SET TASK 1:
Answer these questions from the study excerpt:
(a) Before statistical analysis, what were percent correct scores transformed into?
(b) What mean intelligibility does it report for DC processing?
(c) In Experiment 2, how many of the two sentences in a pair were participants asked to repeat?
SET TASK 2:
Does each statement agree with the study excerpt? Answer yes or no, and quote the words that decide it.
(a) The main effect of carrier rate was significant.
(b) The analysis of variance used the factors processing and carrier rate.
(c) Stimulus repetition was allowed in Experiment 2.

DOCUMENT EXCERPT:
++++
Individual-subject sentence recognition scores in single-carrier (SC) and dual-carrier (DC) processing. Target carrier rates in pulses per second (pps) are indicated in parentheses.

Percent correct scores were transformed into rationalized arcsine units before statistical analysis (Studebaker, 1985). A two-way repeated-measures analysis of variance was performed using the factors processing and carrier rate. Only the main effect of processing was significant, F(1, 7) = 980.43, p < .001, revealing that intelligibility in DC (M = 70.1%, SD = 8.0%) was significantly higher than that in SC (M = 21.8%, SD = 7.5%). The main effect of rate, F(1, 7) = 0.62, p > .05, and the interaction of processing and rate, F(1, 7) = 0.13, p > .05, were nonsignificant. This verifies the initial postulates that neither carrier rate would be more advantageous in DC (69% at 150 pps vs. 71% at 250 pps) and that neither carrier rate would be more advantageous in SC (21% at 150 pps vs. 23% at 250 pps).

Experiment 2: Relative Intelligibility of the Target and Background: Fringe Effects

Methods

Design

In Experiment 1, direct evidence was provided that DC processing allows listeners to effectively process both target and background speech signals in a vocoded sound mixture. To examine if it was a facilitation of sound segregation resulting from carrier cues provided by the dual carriers, the participants were required to process both sentences in the same pair. Experiment 2 was designed to provide a complementary view of target and background intelligibility in DC conditions. In this experiment, participants were asked to repeat only one of two sentences in a pair, and stimulus repetition was not permitted.
++++
GIVEN INFORMATION:
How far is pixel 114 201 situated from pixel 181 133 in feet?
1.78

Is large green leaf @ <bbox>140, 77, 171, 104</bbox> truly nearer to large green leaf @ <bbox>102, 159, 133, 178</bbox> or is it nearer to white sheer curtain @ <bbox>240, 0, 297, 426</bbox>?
++++
FULL OUTPUT 1:
(a) Rationalized arcsine units.
(b) 70.1% (SD = 8.0%).
(c) Only one.

FULL OUTPUT 2:
(a) No: "The main effect of rate, F(1, 7) = 0.62, p > .05, and the interaction of processing and rate, F(1, 7) = 0.13, p > .05, were nonsignificant."
(b) Yes: "A two-way repeated-measures analysis of variance was performed using the factors processing and carrier rate."
(c) No: "stimulus repetition was not permitted."